Saturday, December 27, 2008

Kwanzaa – A celebration of culture

Kwanzaa is a week-long holiday celebrating African-American culture and history. Created in 1966 in the midst of the civil rights movement by Dr. Maulana Ron Karenga, Kwanzaa is celebrated from December 26 through January 1. Each of the seven days focuses on one of the Nguzo Saba, or seven principles. These are:

Umoja (Unity),
Kujichagulia (Self-Determination),
Ujima (Collective Work and Responsibility),
Ujamaa (Cooperative Economics),
Nia (Purpose),
Kuumba (Creativity), and
Imani (Faith).

Today the world stands divided and fragmented mainly due to enculturation without due respect for the eons of value that native cultures contribute both at the individual level as well as at the societal dimension.

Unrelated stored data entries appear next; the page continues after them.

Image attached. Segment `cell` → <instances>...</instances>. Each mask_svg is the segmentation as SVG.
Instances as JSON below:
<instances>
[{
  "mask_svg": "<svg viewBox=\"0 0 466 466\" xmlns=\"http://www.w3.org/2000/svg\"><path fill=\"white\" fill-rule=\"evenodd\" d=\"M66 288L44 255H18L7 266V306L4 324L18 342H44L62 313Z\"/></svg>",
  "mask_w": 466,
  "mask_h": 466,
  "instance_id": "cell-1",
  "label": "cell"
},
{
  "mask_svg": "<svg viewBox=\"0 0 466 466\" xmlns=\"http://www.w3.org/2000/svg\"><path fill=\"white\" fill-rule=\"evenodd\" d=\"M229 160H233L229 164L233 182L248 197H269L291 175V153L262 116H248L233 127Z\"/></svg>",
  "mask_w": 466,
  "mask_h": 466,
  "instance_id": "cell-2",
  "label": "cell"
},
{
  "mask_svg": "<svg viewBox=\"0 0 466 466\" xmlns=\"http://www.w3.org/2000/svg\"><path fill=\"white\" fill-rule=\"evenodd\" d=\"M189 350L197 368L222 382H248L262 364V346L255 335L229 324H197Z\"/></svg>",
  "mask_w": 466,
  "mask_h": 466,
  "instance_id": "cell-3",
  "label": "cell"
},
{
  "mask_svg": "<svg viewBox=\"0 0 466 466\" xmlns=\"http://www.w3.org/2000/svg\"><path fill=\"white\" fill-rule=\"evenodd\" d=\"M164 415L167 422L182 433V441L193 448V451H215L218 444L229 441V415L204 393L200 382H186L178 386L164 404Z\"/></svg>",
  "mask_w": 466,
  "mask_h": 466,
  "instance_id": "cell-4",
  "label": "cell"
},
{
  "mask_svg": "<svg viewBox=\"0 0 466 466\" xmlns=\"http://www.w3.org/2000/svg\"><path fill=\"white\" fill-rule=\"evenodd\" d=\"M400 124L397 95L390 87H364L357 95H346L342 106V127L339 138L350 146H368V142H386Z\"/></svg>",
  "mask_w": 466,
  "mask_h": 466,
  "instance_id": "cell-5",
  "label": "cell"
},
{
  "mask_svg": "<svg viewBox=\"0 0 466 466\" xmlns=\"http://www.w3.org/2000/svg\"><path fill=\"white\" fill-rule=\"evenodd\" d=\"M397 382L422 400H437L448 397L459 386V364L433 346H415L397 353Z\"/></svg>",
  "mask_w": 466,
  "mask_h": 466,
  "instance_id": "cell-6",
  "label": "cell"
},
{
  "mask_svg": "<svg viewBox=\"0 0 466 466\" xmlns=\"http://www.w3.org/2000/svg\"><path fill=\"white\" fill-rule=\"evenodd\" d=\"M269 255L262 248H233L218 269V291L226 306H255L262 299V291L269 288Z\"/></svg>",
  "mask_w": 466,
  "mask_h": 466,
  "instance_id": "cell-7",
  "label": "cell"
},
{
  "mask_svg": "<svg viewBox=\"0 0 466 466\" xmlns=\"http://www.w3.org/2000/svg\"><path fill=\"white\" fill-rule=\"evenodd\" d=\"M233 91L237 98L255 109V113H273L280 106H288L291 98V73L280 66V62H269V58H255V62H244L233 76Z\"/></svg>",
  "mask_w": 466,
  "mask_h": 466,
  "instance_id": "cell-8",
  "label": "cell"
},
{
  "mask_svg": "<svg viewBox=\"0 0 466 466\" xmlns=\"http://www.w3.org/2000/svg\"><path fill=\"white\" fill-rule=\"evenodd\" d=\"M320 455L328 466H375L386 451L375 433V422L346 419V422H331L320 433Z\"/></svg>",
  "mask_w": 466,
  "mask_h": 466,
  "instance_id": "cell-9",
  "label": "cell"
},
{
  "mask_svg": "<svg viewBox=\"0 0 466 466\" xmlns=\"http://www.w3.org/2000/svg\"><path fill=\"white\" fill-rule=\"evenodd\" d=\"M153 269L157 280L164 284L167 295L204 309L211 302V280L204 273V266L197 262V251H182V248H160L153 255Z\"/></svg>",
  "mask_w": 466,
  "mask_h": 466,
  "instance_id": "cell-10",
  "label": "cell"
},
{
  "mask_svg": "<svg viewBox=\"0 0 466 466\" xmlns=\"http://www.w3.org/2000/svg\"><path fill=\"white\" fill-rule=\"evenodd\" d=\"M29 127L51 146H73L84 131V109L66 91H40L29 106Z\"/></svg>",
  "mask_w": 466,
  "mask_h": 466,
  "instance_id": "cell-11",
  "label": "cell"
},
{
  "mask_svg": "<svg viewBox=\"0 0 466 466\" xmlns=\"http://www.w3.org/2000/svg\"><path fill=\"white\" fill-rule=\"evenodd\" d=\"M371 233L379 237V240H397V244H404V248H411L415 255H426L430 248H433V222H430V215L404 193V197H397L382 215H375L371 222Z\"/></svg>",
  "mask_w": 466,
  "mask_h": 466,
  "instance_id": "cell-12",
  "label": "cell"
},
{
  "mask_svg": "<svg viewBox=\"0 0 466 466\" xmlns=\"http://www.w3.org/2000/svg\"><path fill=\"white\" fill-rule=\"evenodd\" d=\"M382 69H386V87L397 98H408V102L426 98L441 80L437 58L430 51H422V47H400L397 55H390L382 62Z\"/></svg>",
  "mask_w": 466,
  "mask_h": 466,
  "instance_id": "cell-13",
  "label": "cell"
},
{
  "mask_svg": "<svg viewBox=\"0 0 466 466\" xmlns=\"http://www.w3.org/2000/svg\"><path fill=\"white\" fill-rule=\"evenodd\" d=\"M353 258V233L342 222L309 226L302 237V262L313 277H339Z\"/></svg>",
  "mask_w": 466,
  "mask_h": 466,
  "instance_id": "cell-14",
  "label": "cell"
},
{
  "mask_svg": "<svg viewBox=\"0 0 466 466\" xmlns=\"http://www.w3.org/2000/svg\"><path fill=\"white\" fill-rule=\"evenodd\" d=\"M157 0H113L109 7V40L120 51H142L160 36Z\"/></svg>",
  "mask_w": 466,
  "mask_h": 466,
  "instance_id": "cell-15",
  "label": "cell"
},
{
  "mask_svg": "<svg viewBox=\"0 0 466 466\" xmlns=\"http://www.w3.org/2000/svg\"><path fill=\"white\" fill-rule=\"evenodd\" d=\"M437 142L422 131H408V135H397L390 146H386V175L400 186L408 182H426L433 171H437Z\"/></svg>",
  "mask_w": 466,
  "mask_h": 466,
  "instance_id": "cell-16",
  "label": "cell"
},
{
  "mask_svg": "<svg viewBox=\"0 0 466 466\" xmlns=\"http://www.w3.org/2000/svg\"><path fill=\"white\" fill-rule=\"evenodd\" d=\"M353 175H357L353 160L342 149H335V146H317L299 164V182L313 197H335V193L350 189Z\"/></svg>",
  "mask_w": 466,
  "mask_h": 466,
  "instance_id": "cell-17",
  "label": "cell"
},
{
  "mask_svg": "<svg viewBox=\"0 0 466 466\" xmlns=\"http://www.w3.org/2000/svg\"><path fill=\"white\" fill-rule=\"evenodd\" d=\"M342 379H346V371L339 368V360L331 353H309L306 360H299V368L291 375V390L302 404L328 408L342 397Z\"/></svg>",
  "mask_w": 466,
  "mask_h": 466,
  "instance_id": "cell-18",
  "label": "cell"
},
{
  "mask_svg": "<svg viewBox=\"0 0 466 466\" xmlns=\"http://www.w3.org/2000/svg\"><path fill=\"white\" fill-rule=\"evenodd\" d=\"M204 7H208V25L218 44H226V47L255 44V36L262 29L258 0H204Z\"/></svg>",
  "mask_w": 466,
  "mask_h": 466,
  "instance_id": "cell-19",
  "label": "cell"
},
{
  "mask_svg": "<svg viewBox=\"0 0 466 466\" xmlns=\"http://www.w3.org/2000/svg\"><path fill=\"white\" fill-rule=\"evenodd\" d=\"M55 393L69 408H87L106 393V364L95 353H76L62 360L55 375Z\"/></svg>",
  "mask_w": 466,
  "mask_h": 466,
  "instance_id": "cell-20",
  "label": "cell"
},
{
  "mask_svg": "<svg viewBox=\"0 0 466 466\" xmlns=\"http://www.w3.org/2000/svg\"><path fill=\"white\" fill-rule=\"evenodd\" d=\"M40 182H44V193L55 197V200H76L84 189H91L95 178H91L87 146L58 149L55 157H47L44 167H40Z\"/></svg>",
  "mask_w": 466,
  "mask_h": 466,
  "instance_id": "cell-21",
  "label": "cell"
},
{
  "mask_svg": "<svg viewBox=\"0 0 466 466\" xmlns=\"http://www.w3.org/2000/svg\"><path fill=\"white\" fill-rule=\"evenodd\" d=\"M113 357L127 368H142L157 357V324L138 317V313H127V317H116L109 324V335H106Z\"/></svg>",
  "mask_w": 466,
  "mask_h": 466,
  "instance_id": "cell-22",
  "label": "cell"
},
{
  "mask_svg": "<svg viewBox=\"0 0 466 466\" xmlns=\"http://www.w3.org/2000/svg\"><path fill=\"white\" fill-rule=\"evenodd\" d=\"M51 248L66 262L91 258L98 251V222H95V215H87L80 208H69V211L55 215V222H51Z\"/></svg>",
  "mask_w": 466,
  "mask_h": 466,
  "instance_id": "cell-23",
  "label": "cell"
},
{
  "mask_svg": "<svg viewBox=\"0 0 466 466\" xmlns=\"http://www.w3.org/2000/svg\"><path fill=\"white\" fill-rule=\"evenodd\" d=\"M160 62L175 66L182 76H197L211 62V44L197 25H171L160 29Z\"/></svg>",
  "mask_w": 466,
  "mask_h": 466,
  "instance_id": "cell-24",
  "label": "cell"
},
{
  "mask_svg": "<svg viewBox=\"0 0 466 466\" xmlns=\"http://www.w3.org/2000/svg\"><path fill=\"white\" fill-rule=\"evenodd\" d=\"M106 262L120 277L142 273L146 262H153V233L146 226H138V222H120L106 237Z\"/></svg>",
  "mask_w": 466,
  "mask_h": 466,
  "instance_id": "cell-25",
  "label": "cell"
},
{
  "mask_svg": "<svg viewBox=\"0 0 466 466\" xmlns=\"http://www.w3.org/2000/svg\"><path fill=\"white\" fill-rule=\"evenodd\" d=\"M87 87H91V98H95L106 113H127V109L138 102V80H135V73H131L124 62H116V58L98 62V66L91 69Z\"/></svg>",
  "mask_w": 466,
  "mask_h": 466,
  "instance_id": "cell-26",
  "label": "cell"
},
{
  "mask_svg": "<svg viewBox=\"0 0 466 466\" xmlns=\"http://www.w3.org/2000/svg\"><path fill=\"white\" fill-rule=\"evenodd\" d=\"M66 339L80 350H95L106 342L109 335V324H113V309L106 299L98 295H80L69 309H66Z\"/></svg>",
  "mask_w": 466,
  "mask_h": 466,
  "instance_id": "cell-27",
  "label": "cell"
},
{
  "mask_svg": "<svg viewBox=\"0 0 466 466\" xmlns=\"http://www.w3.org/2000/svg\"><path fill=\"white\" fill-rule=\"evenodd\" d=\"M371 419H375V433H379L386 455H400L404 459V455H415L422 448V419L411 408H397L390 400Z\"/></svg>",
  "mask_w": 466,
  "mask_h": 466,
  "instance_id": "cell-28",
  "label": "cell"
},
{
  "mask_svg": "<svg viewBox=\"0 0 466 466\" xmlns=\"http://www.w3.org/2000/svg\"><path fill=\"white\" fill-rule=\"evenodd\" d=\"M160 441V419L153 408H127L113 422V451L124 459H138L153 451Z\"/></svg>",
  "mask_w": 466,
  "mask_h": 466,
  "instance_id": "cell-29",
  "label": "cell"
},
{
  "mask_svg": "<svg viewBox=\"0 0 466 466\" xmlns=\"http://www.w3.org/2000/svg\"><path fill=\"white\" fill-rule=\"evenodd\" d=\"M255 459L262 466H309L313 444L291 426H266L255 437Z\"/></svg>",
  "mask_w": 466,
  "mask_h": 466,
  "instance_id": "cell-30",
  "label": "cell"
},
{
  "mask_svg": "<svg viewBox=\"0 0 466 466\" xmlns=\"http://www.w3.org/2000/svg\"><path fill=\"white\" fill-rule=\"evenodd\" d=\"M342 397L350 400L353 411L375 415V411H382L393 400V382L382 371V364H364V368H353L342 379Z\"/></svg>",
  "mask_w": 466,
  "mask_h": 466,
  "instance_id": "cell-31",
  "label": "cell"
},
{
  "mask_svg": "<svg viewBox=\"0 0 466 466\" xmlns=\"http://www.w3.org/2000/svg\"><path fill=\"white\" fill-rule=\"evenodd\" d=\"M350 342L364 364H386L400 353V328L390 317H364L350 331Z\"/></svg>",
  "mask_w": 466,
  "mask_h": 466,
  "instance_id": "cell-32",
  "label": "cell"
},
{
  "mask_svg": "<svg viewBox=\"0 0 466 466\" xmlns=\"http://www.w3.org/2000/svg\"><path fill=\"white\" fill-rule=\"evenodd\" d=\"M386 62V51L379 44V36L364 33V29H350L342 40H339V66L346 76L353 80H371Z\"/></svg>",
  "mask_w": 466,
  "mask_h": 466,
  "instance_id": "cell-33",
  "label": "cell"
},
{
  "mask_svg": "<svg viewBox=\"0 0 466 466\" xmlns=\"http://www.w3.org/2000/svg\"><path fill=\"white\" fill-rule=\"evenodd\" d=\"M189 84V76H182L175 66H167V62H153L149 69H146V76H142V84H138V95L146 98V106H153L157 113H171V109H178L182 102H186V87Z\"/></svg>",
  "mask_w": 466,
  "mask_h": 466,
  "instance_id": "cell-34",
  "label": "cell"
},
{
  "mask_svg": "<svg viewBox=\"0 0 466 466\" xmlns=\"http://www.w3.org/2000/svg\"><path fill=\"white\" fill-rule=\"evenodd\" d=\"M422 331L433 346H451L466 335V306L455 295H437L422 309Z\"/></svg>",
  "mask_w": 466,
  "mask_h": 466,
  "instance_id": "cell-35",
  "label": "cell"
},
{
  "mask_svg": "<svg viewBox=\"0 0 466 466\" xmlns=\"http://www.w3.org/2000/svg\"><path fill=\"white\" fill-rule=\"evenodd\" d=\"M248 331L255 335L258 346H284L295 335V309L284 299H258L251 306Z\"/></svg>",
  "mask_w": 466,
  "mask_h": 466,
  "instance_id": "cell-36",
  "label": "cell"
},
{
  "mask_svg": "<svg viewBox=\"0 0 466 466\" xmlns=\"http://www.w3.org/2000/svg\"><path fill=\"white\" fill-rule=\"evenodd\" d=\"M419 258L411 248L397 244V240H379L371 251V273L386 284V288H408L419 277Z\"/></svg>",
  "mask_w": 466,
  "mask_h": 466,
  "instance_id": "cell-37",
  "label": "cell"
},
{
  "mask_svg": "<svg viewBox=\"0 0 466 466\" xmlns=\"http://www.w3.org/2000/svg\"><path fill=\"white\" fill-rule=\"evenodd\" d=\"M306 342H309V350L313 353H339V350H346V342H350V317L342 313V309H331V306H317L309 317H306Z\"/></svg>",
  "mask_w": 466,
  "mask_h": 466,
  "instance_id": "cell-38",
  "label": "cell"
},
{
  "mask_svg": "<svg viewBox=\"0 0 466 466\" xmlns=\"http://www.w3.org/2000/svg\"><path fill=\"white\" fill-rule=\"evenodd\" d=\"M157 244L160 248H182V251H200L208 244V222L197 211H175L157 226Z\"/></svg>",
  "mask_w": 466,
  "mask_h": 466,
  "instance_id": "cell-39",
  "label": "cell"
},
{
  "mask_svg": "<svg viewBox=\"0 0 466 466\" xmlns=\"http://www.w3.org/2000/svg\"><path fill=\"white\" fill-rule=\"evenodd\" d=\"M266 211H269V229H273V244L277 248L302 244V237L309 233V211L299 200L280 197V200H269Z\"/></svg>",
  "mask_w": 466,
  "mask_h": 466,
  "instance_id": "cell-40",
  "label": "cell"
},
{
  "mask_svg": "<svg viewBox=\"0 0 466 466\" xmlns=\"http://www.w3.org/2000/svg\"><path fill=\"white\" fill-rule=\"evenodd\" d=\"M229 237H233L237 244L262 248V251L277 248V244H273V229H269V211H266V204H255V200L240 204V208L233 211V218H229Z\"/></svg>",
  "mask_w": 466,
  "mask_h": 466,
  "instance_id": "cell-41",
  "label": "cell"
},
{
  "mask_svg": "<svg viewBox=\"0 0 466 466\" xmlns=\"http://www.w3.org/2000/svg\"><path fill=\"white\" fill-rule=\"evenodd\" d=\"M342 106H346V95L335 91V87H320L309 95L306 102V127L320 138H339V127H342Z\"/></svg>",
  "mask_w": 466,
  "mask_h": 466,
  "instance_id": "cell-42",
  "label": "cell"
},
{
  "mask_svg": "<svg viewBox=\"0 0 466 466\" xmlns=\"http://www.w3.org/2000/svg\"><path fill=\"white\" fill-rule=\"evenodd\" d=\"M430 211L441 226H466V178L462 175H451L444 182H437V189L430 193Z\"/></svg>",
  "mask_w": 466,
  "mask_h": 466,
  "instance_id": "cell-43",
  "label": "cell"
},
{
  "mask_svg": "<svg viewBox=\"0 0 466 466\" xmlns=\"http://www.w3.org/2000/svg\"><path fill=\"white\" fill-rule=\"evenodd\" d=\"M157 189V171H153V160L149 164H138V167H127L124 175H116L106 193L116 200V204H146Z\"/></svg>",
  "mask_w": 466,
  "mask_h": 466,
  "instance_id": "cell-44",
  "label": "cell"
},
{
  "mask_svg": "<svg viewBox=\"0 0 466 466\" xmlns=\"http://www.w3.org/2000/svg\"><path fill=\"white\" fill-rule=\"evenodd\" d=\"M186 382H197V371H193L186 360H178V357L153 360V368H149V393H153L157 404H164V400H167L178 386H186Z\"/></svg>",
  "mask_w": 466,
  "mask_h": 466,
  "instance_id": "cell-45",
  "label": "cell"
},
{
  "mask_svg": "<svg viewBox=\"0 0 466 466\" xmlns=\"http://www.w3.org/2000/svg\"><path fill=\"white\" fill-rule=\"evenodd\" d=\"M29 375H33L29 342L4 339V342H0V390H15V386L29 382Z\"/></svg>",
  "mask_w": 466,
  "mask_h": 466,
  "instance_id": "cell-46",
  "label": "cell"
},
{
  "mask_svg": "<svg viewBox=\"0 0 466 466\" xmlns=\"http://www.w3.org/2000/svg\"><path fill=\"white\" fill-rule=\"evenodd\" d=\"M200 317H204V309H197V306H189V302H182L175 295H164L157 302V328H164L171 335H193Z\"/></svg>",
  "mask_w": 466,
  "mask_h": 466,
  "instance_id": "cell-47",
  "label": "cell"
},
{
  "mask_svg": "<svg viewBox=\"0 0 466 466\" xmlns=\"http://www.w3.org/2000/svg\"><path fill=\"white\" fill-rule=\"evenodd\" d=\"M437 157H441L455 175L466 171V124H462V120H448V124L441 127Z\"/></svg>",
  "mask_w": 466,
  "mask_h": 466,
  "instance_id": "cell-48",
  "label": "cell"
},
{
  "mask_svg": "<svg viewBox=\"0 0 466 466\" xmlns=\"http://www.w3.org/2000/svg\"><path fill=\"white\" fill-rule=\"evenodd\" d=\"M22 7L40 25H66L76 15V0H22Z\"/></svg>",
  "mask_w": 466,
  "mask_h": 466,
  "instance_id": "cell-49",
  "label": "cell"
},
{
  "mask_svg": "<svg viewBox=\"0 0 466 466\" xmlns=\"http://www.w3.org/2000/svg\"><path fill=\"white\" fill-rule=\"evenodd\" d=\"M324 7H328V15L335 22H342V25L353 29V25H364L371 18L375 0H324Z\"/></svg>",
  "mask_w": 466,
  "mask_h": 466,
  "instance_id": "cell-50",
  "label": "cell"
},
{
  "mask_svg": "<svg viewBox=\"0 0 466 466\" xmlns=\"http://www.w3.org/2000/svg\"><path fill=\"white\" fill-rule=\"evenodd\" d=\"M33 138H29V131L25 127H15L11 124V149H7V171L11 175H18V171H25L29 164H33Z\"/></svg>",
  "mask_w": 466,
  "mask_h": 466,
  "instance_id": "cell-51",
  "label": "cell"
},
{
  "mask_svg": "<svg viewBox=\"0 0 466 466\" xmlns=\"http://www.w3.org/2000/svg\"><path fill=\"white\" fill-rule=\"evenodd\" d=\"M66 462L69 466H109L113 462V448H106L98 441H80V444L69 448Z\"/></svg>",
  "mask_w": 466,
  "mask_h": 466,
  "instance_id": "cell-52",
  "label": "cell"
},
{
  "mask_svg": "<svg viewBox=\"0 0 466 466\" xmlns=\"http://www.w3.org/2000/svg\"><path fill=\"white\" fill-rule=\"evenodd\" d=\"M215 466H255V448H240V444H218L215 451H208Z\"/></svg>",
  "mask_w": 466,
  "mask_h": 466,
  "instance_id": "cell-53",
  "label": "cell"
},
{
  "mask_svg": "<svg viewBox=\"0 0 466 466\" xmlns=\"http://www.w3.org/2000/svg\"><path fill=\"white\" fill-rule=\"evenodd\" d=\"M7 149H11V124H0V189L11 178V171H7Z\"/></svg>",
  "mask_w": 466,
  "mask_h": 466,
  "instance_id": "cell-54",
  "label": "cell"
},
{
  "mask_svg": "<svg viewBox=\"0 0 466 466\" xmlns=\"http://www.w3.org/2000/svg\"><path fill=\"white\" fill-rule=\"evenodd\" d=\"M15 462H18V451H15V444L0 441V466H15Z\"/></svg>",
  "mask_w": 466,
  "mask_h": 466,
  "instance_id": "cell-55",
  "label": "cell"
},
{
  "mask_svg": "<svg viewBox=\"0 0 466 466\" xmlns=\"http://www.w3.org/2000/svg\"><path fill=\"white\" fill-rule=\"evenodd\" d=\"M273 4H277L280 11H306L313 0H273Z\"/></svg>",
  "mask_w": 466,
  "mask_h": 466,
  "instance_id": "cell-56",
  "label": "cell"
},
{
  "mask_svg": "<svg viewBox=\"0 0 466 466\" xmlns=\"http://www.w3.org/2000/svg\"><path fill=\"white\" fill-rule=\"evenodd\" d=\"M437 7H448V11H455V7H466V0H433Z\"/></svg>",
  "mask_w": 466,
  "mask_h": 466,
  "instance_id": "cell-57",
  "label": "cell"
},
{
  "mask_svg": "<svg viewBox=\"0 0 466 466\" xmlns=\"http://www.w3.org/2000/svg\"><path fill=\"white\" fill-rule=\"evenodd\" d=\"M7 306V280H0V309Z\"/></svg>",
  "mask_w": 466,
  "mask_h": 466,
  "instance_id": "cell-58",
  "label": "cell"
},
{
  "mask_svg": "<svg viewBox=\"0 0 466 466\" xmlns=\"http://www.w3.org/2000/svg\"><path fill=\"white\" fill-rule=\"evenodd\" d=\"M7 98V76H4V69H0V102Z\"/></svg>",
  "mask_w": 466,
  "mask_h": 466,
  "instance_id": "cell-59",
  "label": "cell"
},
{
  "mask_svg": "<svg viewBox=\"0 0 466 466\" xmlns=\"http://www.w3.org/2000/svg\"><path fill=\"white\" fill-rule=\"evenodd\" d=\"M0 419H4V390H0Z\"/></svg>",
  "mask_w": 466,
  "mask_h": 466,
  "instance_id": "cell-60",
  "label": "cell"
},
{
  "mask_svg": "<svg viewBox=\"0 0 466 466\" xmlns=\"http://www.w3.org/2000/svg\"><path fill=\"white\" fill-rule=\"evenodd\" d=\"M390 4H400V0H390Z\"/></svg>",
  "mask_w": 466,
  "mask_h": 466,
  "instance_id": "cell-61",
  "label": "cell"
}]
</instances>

In the name of civilization, driven by purely materialistic approach, we have witnessed import of alien culture into societies which had enjoyed peace and happiness ever since their evolution in human society.
In this context, it is heartening to learn of concepts such as Kwanzaa. What I felt comfortable with, even though Dr. Maulana Ron Karenga’s background and authenticity has a murky record, is the deep thought given to cultural strengthening through the seven principles laid out and its religious pluralism.
Karenga writes in “Kwanzaa: A Celebration of Family, Community, and Culture”, published in 1997 that
"Kwanzaa was not created to give people an alternative to their own religion or religious holiday,"

A culture is strengthened only through unity, which is bonded through collective work and shared responsibility. This process must ensure that every individual has the freedom of self determination. A thriving culture always ensures a clear purpose of societal well being based on collective economic freedom and achievement, leveraging local resources with minimum impact on the Eco-system. This requires an innovative and creative ambiance and faith in a local leadership and in an all pervading cosmic principle.

All native cultures of African tribes, American Indians, Inuit of Canada and Alaska have made rich cultural contribution which had resulted not only in healthy and happy living under extremely harsh environments but also were responsible for a very healthy Eco-system.

Today we are aping the cultures which are highly detrimental to our very survival. Let us move back to our roots.

Happy Kwanzaa to you!


  1. This reminded me of a play by Wole Soyinka,a Nigerian born Nobel Laureate's Death and the King's Horseman. There, he has defended the African cultural practice that the Horseman,(symbolic of guide) a generation of chieftain's aide, would die by committing suicide, a month or so after the king's death. During the intervening period, the Horseman would enjoy life to the fullest, and everything was granted by the society. This was stopped under the British Colonial rule as "barbaric". But the natives believed that the end of their custom would bring a complete annihilation of the universe (their world). There is a lot to be learned from the play about the significance and importance of a culture which, outwardly may appear as despicable.
    Bhaskar Banerjee

  2. Bhaskar,

    Thanks for the feedback and the interesting practice and its significance that you have highlighted.